According to Bracy’s website, he is the first African American chair of the Criminal Justice Committee in the Florida Legislature and a business owner. That business is not listed.
Bracy first served in the Florida House of Representatives and then was elected to the Florida Senate in 2016.
In bio material on his state Senate website, Bracy recalled growing up, when “he saw firsthand what can happen when opportunities for good, hardworking people are limited by systemic poverty and injustice.
“Growing up, he heard stories of how his mother was among the first wave of students to integrate schools in Alachua County, Florida, and he watched closely as his father delivered sermons filled with themes of hope and social justice.
He came to understand early in his life that being civically engaged was a pathway to enacting change.”

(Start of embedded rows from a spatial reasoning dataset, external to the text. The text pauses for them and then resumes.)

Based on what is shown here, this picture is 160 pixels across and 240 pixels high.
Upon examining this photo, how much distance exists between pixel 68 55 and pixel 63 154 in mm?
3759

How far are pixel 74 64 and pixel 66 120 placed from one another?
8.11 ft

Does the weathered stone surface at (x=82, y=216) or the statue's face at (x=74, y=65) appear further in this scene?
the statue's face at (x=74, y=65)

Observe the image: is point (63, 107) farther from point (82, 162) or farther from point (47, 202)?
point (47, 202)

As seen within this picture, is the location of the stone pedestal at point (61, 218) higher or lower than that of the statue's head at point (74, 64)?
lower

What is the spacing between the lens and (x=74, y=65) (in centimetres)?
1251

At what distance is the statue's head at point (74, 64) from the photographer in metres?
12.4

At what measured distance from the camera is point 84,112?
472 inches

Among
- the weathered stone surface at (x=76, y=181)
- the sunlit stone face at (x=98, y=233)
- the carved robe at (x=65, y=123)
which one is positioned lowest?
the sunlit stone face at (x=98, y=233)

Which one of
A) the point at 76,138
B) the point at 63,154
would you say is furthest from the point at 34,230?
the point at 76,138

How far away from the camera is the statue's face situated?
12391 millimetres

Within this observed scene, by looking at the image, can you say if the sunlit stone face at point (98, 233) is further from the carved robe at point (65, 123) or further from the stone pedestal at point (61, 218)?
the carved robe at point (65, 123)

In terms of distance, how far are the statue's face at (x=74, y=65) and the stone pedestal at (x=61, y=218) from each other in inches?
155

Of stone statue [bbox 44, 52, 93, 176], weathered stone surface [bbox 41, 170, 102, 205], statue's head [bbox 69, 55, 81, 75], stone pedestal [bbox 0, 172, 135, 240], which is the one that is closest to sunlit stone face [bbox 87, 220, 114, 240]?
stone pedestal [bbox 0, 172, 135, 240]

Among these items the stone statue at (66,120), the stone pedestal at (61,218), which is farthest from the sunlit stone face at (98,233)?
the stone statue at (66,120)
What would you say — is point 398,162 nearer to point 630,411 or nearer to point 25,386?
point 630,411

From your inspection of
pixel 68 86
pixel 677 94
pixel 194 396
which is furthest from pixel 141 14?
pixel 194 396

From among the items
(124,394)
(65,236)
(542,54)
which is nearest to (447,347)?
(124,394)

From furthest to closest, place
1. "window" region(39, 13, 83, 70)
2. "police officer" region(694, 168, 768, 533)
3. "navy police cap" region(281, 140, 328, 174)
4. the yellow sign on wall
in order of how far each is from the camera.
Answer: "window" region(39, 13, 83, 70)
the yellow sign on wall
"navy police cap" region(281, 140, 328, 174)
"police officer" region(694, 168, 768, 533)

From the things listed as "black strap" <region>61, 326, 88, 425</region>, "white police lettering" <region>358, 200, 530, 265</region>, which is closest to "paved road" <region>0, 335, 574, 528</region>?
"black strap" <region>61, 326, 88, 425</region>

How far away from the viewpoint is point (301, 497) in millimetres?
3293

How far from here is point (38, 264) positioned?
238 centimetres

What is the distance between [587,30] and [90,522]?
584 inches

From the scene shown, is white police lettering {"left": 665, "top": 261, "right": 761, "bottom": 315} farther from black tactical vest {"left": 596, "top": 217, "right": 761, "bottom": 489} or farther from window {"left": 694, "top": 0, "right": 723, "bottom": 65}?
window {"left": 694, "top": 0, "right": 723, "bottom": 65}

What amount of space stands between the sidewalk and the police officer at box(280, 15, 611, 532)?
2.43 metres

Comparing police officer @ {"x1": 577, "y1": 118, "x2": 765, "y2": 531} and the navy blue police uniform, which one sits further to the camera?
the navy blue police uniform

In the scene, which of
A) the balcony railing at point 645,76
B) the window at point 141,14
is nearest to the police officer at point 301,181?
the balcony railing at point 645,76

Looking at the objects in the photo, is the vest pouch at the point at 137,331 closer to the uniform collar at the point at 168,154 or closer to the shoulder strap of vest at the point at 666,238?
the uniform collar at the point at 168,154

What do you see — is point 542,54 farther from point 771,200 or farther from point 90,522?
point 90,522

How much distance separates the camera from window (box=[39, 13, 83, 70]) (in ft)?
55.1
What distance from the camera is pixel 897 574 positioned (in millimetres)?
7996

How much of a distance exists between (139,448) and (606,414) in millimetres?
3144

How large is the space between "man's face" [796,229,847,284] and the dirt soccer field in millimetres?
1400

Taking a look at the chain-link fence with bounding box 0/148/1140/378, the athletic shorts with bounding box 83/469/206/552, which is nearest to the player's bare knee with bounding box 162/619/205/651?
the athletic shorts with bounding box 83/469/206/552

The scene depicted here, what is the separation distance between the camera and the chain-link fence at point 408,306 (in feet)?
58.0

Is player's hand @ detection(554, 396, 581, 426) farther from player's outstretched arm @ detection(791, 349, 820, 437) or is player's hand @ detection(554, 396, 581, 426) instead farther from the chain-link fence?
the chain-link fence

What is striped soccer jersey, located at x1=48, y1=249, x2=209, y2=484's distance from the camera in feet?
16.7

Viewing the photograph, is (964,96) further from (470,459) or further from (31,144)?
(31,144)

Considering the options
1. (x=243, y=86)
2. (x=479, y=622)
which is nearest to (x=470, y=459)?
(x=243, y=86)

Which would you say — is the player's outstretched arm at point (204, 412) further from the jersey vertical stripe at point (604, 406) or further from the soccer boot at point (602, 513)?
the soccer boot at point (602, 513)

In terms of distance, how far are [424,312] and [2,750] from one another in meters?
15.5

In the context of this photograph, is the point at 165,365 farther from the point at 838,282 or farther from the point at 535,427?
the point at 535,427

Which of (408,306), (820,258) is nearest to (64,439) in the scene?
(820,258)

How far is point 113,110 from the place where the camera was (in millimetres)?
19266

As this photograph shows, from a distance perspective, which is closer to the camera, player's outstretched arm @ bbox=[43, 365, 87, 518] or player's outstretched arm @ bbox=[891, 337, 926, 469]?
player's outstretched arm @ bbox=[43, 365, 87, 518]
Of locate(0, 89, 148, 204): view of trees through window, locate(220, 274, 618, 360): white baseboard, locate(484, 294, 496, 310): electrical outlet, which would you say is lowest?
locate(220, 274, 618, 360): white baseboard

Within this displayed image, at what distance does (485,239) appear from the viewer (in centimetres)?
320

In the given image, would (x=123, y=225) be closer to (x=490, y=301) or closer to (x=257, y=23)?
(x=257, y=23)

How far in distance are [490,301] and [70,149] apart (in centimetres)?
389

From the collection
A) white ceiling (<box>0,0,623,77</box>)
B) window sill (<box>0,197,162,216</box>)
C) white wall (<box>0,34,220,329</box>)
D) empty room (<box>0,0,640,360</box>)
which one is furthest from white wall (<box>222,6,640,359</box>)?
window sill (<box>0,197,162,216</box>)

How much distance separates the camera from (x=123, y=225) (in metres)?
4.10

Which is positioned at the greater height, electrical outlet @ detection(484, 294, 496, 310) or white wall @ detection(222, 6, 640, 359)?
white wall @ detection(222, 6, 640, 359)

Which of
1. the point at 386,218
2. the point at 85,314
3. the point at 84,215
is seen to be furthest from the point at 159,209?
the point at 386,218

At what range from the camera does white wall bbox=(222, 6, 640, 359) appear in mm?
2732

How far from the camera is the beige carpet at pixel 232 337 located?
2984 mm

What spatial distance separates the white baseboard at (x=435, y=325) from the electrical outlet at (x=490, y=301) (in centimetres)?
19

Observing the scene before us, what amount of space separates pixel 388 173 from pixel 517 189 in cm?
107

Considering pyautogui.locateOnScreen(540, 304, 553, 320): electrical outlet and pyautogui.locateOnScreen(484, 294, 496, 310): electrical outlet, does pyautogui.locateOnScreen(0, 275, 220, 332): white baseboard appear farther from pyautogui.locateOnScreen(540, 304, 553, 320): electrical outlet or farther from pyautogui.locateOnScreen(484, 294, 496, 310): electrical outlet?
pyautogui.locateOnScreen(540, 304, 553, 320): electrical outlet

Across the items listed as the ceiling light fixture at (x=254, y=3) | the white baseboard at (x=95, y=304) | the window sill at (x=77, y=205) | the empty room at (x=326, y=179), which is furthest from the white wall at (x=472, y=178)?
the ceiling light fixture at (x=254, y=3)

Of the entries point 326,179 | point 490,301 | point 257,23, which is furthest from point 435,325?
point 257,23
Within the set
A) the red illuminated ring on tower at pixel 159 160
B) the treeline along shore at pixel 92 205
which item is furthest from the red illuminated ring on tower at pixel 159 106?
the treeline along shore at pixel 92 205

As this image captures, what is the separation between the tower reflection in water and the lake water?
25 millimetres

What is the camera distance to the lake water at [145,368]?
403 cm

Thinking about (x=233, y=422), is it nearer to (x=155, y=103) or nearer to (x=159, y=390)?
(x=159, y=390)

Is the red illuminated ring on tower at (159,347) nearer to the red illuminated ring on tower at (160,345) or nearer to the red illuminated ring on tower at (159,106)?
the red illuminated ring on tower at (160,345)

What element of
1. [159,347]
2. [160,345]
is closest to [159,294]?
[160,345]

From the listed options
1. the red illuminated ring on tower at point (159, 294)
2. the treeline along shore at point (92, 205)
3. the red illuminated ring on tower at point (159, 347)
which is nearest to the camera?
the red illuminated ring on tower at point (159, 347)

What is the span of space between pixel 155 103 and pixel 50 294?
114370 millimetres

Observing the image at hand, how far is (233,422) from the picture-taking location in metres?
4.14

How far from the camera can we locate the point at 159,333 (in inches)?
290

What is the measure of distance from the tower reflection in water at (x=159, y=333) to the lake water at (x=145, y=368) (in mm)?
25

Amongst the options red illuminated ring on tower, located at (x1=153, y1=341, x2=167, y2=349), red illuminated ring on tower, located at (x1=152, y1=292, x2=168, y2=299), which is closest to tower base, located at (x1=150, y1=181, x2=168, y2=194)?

After graduating from college, Bracy “moved back to central Florida where he ran his mother’s first political campaign for local office. From there, he was bitten by the political bug and decided to throw his hat in the ring and run for the Florida House, where he won and subsequently successfully ran for the Florida Senate.”
Meanwhile, Gov. Ron DeSantis is hopeful that he will get reelected, touting his response to the COVID-19 pandemic during various press conferences.
DeSantis and other GOP lawmakers in the state have praised Florida for keeping schools and businesses open, while getting vaccines to the most vulnerable residents – seniors.
But other top Democrats have been fueling speculation about a potential run for governor. Agriculture Commissioner Nikki Fried, who is Florida’s only statewide elected Democrat, had released a campaign-style video on Twitter in February.
Media reports have also pointed to other potential Democratic lawmakers in Congress such as U.S. Rep. Val Demings, an Orlando Democrat and Charlie Crist, a St. Petersburg Democrat who served as a former Republican governor.
Former U.S. Rep. Gwen Graham was unsuccessful in her run for governor as the former Democratic candidate but she could be a contender in 2022.
With Democrats leading the nation in the White House, U.S. House and U.S. Senate, state lawmakers from the Democratic Party hope for the a victory in Florida for the 2022 gubernatorial election.